I indulge more deeply in Christmas nostalgia with every passing year, but it turns out that doing so is a good thing.
“Nostalgia,” according to Merriam-Webster, is “a wistful or excessively sentimental yearning for the return to some past period or irrecoverable condition.”
Time is certainly irrecoverable. I wish I’d known, when I was child, that time would go by so incredibly fast – which makes me now long for my past.
I remember vividly one Christmastime Saturday when I was 5 or 6. It was uncharacteristically warm for Pittsburgh – so warm, my mother opened our living room windows, allowing a fresh breeze in.
I sat by those windows, waiting for my hero – my father – to return with our Christmas tree. Trapped in a kid’s time warp, minutes ticked by like hours.
In future years, I’d be his sidekick as we shopped for the perfect tree. But it was too early for that yet.
Eventually, our white Ford station wagon pulled into the driveway, a big, thick evergreen tied to the roof. As my father got out and began untying it, I ran outside to help.
He was in his early 30s then, his hair black as coal. He stood nearly 6-foot-2, a powerful man. In an era when children argued that “my dad can beat up your dad,” my dad could.
I marveled as he set the tree on the living room platform like it was a stick. Then he kissed my mother, as he did every single time he walked through our front door.
This memory still fills me with a deep sense of security. How blessed I have been to be part of a large family, imperfect as it was and still is, with my parents together, doing their best to sacrifice for and love their children.

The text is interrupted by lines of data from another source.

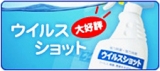 「今までのアルコールスプレーでは手荒れのひどい私にはとても辛かったんです。」の画像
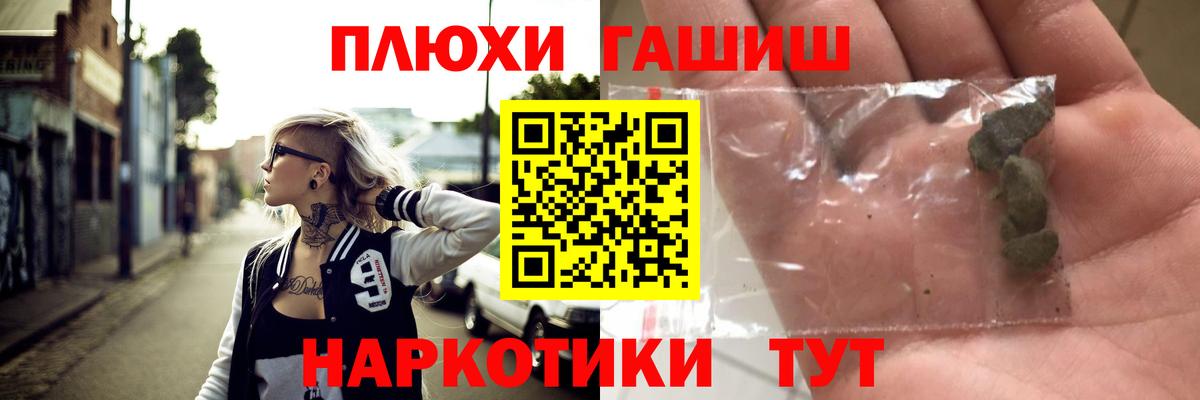 Гашиш  Гашиш индика сатива  Вход с VPN  Карпинск 
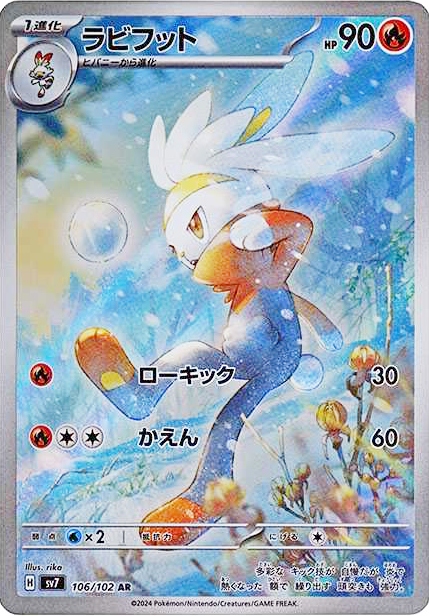 カ*ン様 タロsar ステラミラクル Amazon.co.jp: ポケモンカード sv7 拡張パック ステラミラクル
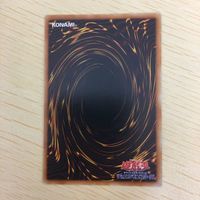遊戯王 字レア カード トレーディングカード 古のルール まとめ サムネイル 7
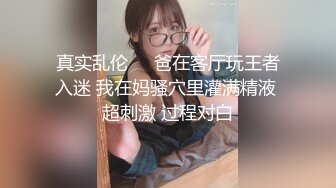 TWTP 小吃店女厕全景偷拍多位漂亮的美少妇嘘嘘临场感十足2 (4)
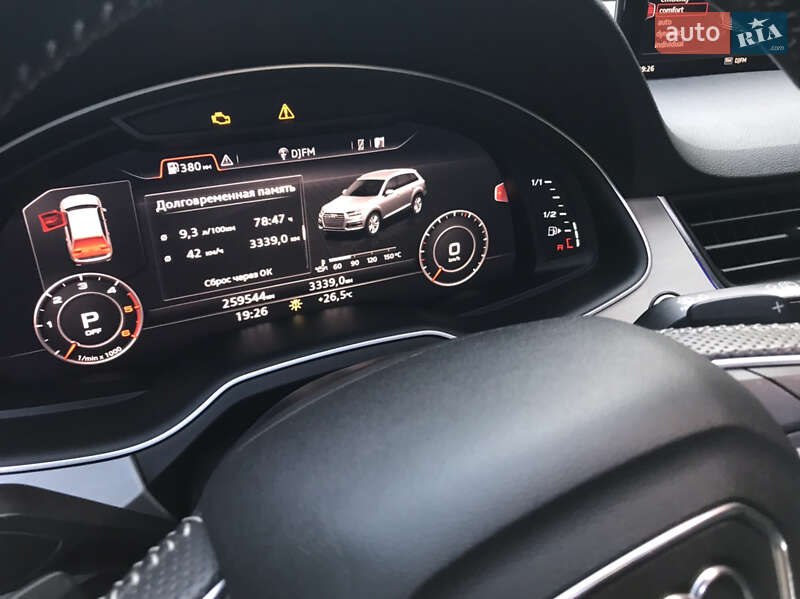 Позашляховик / Кросовер Audi Q7 2015 в Луцьку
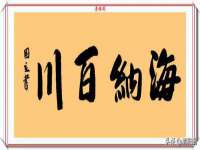 海口市喜环实业有限公司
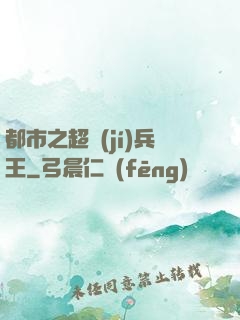 都市之超級(jí)兵王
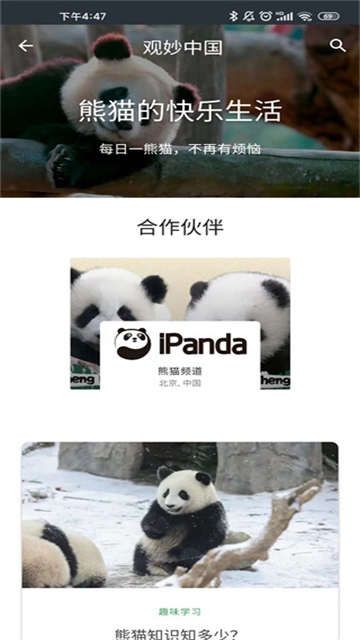 观妙中国直装版图4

I re-experience the deep sense of the security they gave my sisters and me when I watch “A Charlie Brown Christmas,” “How the Grinch Stole Christmas!” and “Rudolph the Red-Nosed Reindeer.”
All were huge childhood events, which my family gathered around the television to watch with Snyder of Berlin potato chips and French onion dip, a special treat in our home.
For years, according to Dr. Max Pemberton in the Daily Mail, psychologists warned against such nostalgic indulgence.
But Constantine Sedikides, a Southampton University professor, says they got it wrong. Sedikides, who researches the effects of nostalgia, argues that nostalgia can comfort people, helping them connect and cope with adversity.
Nostalgia, writes Pemberton, can “imbue us with resilience by reminding us that we possess a store of powerful memories and experiences that are deeply intertwined with our identity.”
Scratchy old Christmas albums, luminaria lining the streets, Christmas Eve gatherings with our longtime next-door neighbors the Kriegers, bittersweet memories of so many people no longer here – this is the nostalgia that holds more power over me each Christmas season.
It makes me hold doors open for strangers, give more to those in need, try to be more understanding and gracious toward those with whom I disagree.
These are the benefits of Christmas nostalgia.
May you and your family – and our country as a whole – enjoy an abundance of those benefits this year.